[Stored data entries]
====

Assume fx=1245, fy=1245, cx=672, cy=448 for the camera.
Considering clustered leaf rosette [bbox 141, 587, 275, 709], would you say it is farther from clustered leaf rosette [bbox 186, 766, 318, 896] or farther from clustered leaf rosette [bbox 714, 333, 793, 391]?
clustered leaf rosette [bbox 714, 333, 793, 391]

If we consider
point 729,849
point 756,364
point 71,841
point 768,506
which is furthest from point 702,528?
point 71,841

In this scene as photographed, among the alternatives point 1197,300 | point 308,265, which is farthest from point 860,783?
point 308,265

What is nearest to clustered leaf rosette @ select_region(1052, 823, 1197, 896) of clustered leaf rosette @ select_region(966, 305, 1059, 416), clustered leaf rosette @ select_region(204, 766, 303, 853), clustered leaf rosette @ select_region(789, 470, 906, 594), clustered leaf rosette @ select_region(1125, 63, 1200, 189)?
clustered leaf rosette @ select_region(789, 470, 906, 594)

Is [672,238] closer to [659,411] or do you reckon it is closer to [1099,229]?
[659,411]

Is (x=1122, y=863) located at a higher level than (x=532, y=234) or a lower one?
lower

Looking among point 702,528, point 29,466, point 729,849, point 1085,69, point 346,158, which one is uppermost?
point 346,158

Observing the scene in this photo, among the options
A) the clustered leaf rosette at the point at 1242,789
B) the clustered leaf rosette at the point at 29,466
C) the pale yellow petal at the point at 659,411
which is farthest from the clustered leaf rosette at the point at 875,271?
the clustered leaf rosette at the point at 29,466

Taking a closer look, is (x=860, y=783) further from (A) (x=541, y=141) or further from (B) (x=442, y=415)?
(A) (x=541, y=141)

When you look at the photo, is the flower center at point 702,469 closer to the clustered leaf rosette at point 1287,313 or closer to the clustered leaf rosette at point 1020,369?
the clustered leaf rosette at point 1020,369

====

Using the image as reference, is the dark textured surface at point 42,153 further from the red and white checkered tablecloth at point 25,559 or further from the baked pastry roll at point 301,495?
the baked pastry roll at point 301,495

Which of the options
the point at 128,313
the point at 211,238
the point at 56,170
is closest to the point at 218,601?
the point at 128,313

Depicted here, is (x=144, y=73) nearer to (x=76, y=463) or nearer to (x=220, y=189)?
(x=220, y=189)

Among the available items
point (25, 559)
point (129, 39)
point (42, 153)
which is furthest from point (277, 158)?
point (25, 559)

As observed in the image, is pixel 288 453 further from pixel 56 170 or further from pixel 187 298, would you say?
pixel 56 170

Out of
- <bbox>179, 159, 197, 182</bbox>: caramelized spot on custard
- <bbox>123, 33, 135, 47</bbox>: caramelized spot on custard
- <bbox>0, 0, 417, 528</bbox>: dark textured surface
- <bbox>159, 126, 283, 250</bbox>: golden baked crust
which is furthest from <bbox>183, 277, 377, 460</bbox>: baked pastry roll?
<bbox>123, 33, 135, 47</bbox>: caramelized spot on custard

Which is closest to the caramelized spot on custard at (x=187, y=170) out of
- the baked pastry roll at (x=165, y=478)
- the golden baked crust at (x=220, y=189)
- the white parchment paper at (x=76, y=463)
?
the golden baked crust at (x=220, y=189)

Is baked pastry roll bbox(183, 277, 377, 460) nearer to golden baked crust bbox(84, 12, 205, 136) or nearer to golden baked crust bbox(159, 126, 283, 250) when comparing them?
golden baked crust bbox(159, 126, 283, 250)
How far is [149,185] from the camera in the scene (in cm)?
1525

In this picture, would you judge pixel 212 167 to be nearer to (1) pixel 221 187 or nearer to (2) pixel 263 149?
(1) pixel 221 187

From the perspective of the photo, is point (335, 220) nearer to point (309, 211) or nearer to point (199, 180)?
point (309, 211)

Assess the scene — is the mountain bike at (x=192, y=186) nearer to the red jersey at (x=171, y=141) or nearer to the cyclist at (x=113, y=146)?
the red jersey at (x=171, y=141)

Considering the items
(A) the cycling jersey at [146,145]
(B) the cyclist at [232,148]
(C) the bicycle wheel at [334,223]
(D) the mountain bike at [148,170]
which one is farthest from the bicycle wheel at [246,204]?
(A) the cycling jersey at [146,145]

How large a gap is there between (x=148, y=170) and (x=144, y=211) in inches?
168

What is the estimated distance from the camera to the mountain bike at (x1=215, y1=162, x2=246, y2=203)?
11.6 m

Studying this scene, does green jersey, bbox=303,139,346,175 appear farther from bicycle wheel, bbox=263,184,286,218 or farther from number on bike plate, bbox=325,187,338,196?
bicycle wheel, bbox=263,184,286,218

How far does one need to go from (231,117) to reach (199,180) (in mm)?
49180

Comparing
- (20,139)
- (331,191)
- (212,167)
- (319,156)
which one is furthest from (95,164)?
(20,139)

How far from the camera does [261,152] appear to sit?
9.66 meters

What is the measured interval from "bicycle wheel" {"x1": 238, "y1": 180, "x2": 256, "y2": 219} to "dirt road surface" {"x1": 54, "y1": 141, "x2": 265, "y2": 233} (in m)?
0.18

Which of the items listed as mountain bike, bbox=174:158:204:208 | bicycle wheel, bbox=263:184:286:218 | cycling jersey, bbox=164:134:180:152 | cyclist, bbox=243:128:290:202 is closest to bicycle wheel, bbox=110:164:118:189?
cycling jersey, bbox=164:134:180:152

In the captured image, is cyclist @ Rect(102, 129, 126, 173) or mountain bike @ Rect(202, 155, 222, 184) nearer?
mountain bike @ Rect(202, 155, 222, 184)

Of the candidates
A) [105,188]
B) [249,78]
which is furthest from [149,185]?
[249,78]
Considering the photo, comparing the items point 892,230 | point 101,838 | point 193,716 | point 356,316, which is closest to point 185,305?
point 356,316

====

- [Exercise description]: Rewrite the items from the line with "How far is [149,185]" through the line with "9.66 meters", changing "mountain bike" to "road bike" and leaving everything else as it is.

- [Answer to the task]:
How far is [149,185] from the camera in the scene (in cm)?
1525

In this picture, would you judge pixel 212 167 to be nearer to (1) pixel 221 187 or nearer to (2) pixel 263 149?
(1) pixel 221 187

From the perspective of the photo, is point (335, 220) nearer to point (309, 211) or nearer to point (199, 180)?
point (309, 211)

Assess the scene — is the road bike at (x=192, y=186) nearer to the red jersey at (x=171, y=141) or nearer to the cyclist at (x=113, y=146)?
the red jersey at (x=171, y=141)

Considering the items
(A) the cycling jersey at [146,145]
(B) the cyclist at [232,148]
(C) the bicycle wheel at [334,223]
(D) the road bike at [148,170]
which one is farthest from the bicycle wheel at [246,204]?
(A) the cycling jersey at [146,145]

How large a gap is there between (x=148, y=170) and (x=144, y=211) in inches?
168

What is the estimated distance from the camera to the road bike at (x1=215, y1=162, x2=246, y2=203)?
11.6 m

Studying this scene, does green jersey, bbox=303,139,346,175 appear farther from bicycle wheel, bbox=263,184,286,218 or farther from number on bike plate, bbox=325,187,338,196?
bicycle wheel, bbox=263,184,286,218

How far does one need to go from (231,117) to reach (199,180) (in mm)?
49180

Comparing
- (20,139)
- (331,191)
- (212,167)
- (319,156)
which one is furthest from (95,164)?
(20,139)

How far from the camera does [261,152] appear to sit?
9.66 meters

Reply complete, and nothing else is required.